For the moment I am obssesing over the grunge look. It was a quite hot trend several years ago. I recall Mary-Kate and Ashley Olsen being the fashionistas that always nailed the look perfectly, and Marc Jacobs was the man on everyones lips. For this fall and winter season it hasn’t been any grunge vibes, but for RTW spring and summer 2012 there were two huge actors on the fashion scene who applied the grunge look in their collection – Phillip Lim and Dries Van Noten. Of course, the designers translated grunge in their own ways. I instantly got hooked on the patterns, the checked shirts, the layering – a leather on top of a shirt on top of a tee – the shoes, the trousers and the mixing of prints, patterns and materials (read silk with wool, cashmere with jeans). Hopefully, this will be more than a one hit wonder. The grunge look has become a classic style that always push itself back into the fashion world.
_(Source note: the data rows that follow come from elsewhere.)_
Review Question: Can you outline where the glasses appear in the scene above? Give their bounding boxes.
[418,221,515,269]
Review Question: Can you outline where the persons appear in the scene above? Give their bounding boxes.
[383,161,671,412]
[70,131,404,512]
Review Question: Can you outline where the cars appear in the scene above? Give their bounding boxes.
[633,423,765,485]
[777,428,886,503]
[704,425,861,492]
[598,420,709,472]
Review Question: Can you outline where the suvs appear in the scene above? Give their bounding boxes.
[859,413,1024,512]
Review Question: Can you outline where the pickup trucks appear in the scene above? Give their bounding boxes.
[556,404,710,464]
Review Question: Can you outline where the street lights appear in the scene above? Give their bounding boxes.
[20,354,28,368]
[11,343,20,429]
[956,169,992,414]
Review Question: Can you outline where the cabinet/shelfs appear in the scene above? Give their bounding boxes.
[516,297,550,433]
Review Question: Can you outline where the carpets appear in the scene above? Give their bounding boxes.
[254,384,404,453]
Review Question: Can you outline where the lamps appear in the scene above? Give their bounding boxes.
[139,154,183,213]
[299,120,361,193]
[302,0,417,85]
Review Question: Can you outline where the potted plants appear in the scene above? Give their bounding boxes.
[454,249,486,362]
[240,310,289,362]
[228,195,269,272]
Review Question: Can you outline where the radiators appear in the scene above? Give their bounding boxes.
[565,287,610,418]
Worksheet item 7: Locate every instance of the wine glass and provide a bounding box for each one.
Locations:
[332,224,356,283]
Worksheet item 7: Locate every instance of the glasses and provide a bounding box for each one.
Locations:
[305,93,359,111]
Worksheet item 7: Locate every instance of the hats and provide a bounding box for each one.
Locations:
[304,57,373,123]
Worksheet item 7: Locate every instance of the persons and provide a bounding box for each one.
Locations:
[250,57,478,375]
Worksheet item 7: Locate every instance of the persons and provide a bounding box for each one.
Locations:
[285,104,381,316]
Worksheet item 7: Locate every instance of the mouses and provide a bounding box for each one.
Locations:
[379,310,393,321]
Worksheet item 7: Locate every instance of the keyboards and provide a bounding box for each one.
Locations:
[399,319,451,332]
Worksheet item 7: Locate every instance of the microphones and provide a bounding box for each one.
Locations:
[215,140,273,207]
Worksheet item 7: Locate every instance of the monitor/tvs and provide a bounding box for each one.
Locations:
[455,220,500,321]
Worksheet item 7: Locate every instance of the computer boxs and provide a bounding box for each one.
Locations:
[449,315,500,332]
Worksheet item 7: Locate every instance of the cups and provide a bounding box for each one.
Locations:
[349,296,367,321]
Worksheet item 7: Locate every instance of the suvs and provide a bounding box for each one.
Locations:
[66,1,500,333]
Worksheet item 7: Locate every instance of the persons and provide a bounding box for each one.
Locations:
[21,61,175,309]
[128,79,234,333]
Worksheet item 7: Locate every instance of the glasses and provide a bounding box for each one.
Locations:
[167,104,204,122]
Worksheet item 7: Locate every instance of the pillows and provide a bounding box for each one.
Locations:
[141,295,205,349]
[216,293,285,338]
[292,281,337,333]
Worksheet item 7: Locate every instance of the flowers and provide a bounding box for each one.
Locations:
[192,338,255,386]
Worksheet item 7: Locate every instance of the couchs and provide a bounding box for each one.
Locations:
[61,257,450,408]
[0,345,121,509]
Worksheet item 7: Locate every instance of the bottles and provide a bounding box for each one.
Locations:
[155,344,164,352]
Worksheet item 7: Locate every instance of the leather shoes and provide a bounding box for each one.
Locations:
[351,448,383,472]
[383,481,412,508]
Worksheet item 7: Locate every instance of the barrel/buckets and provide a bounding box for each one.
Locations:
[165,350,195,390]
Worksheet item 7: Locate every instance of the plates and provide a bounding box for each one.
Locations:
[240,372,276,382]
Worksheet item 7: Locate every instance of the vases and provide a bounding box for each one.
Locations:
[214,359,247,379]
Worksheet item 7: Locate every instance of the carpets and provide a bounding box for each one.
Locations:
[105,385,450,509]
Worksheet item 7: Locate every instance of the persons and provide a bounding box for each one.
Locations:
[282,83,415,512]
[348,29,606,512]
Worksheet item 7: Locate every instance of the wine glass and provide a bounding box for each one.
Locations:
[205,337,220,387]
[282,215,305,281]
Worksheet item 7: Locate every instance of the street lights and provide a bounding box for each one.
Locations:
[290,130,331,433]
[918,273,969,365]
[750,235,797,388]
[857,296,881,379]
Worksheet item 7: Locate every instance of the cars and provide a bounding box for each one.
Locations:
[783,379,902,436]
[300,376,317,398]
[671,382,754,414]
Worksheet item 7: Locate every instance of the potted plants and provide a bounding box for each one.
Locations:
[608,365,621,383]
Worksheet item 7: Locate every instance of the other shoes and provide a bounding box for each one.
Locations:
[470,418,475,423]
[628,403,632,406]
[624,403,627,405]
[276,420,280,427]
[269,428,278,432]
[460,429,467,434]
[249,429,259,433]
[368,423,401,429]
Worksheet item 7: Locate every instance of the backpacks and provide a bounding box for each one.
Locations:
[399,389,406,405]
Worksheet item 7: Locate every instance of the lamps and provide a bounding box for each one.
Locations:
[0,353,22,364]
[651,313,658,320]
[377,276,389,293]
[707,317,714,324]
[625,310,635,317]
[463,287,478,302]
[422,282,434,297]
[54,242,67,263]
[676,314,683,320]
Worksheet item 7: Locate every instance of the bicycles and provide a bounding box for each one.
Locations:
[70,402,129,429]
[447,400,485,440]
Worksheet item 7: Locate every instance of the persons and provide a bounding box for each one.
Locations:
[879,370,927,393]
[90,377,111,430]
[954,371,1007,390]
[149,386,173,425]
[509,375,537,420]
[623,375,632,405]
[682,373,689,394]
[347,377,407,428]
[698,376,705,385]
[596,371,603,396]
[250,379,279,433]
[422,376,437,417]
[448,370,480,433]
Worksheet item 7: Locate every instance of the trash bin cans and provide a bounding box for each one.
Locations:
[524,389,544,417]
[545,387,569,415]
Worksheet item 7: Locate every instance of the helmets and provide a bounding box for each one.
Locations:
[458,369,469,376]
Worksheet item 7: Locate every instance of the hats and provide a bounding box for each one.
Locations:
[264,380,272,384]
I am in love with this combo – patterned pyjama-look-a-like pants, styled with a heavy piece of leather, and topped with a classic western belt with silver details. Underneath are the amazing Dries Van Noten RTW S/S 2013 collection. It’s slightly a bit more sophisticated than the 3.1 Phillip Lim, since Van Noten has mixed more delicate materials and feminine patterns. As you may know by now, one of my weakness is leopard pattern so that is why I absolutely love the leopard printed clutches in this collection. I think it’s cool how the have styled the leopard – not as a eye catching piece but more like one among many other prints (flowers,, checked ans stripes).